*TEXT SEGMENT*.
The experience is very different for everyone, though. It's not important what it feels like to someone else, what's important is what it feels like to YOU. And it might feel different every time. Part of the lesson (IMO) is to not expect something in particular but to accept what is actually happening right then.


----------



## Kreth (May 4, 2006)

Tulisan said:
			
		

> So, if you could, explain in your own words what you felt triggered the response to effectively move?


In my case, I had a strong feeling that I needed to move, NOW! Then I realized that I already had, and people started to clap (the test is done in front of a class at Honbu).


----------



## liuseongsystem (May 4, 2006)

My Teacher can do that at will.

we try to punch him.

havent touched him yet.

I can do it as well, but i am hit and miss, and 'get jumpy' still.


----------



## Cruentus (May 4, 2006)

That's neat. The mind/body state sounds almost zenlike.... from a non-practitioners perspective, I would compare it too the same kind of mind body state I let myself be in when I am leasurely walking with my dog out in the country? (I'll end that with a questionmark because for all I know I could be way off base...) Although, it seems that part of the "test" is can one be in that state to sense and move before being hit with the stress of KNOWING that someone is going to klonk you in the head if you fail - a lot more at stake then walking a dog I am sure.

*DATA EXCERPTS*.
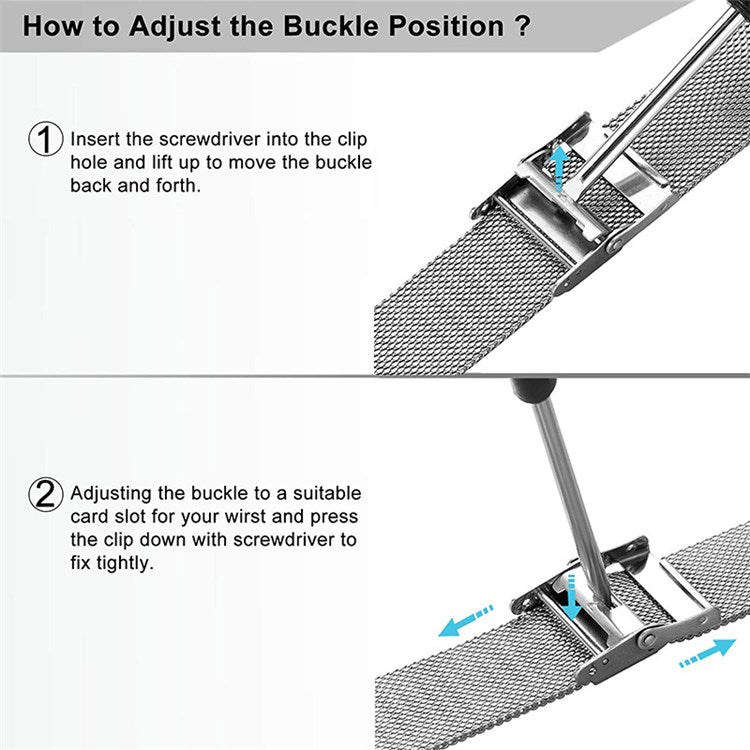 How to Adjust the Buckle Position ?

① Insert the screwdriver into the clip hole and lift up to move the buckle back and forth.

② Adjusting the buckle to a suitable card slot for your wirst and press the clip down with screwdriver to fix tightly.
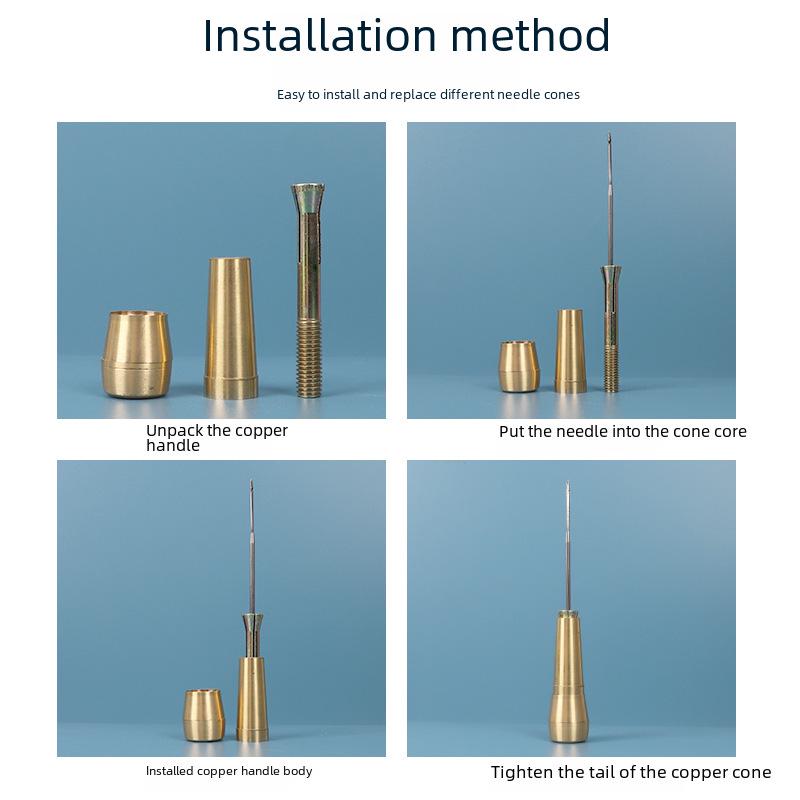 Installation method

Easy to install and replace different needle cones

Unpack the copper handle

Put the needle into the cone core

Installed copper handle body

Tighten the tail of the copper cone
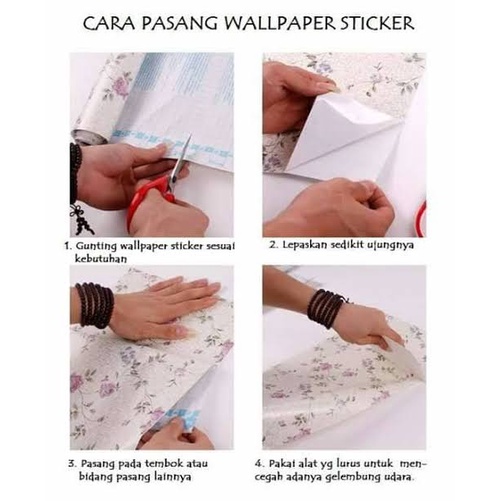 CARA PASANG WALLPAPER STICKER

1. Gunting wallpaper sticker sesuai kebutuhan

2. Lepaskan sedikit ujungnya

3. Pasang pada tembok atau bidang pasang lainnya

4. Pakai alat yg lurus untuk mencegah adanya gelembung udara.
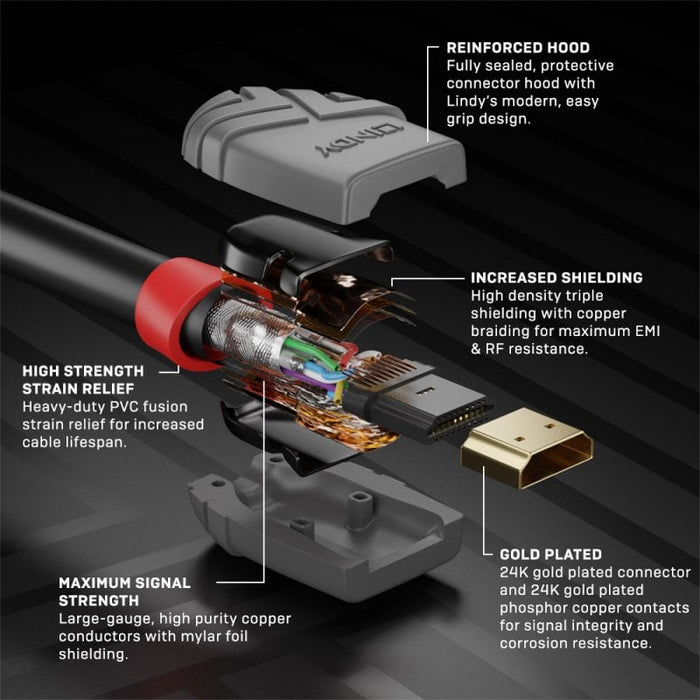 REINFORCED HOOD
Fully sealed, protective connector hood with Lindy's modern, easy grip design.

LINDY

INCREASED SHIELDING
High density triple shielding with copper braiding for maximum EMI & RF resistance.

HIGH STRENGTH STRAIN RELIEF
Heavy-duty PVC fusion strain relief for increased cable lifespan.

GOLD PLATED
24K gold plated connector and 24K gold plated phosphor copper contacts for signal integrity and corrosion resistance.

MAXIMUM SIGNAL STRENGTH
Large-gauge, high purity copper conductors with mylar foil shielding.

*PROBLEMS TO SOLVE*.
1. Answer the following from the forum thread:
(a) According to Kreth, in front of whom is the test done?
(b) What does liuseongsystem report about attempts to punch the teacher?
(c) What activity does Cruentus compare the mind/body state to?
2. Reproduce the portion of the forum thread between "In my case, I" and "touched him yet.", inclusive.
3. Carry the forum thread on beyond its final post.

*ACTIVITY ANSWERS*.
1.
(a) In front of a class at Honbu.
(b) They have not touched him yet.
(c) Leisurely walking a dog out in the country.

2.
In my case, I had a strong feeling that I needed to move, NOW! Then I realized that I already had, and people started to clap (the test is done in front of a class at Honbu).


----------



## liuseongsystem (May 4, 2006)

My Teacher can do that at will.

we try to punch him.

havent touched him yet.

3.
----------



## ManOfVirtues (May 5, 2006)

just makes me glad Hatsumi uses padded bokken and shinai and not the real deal. 

Could you imagine how reluctent people would be to take the test if he used the real thing?


----------



## Kreth (May 5, 2006)

ManOfVirtues said:
			
		

> just makes me glad Hatsumi uses padded bokken and shinai and not the real deal.
> 
> Could you imagine how reluctent people would be to take the test if he used the real thing?


It's bad enough with the shinai. I've never seen anyone knocked out, but I've seen a few people who definitely had their bell rung.
I won't tell the story in detail since I heard it second-hand, but once Hatsumi sensei absolutely drilled a student who sat for the test after 2 years of training, then said "NO!"


----------



## MJS (May 5, 2006)

Kreth said:
			
		

> It's bad enough with the shinai. I've never seen anyone knocked out, but I've seen a few people who definitely had their bell rung.
> I won't tell the story in detail since I heard it second-hand, but once Hatsumi sensei absolutely drilled a student who sat for the test after 2 years of training, then said "NO!"


 
Out of curiosity, what is the standard time line for ranking in the Bujinkan?  It seems like this is a test in which some time is required to build up the sensitivity or 'feeling' that you'll get when Hatsumi begins the downward cut.  2 yrs. seems like not much time in training to be ready for a test like this.

Mike


----------



## Cruentus (May 5, 2006)

MJS said:
			
		

> Out of curiosity, what is the standard time line for ranking in the Bujinkan? It seems like this is a test in which some time is required to build up the sensitivity or 'feeling' that you'll get when Hatsumi begins the downward cut. 2 yrs. seems like not much time in training to be ready for a test like this.
> 
> Mike


 
I think that would all depend on the training method, though. When your talking in terms of years rather then weeks or months, how effective your training is holds more weight then time spent. That's just been my experience, though.


----------



## Kreth (May 5, 2006)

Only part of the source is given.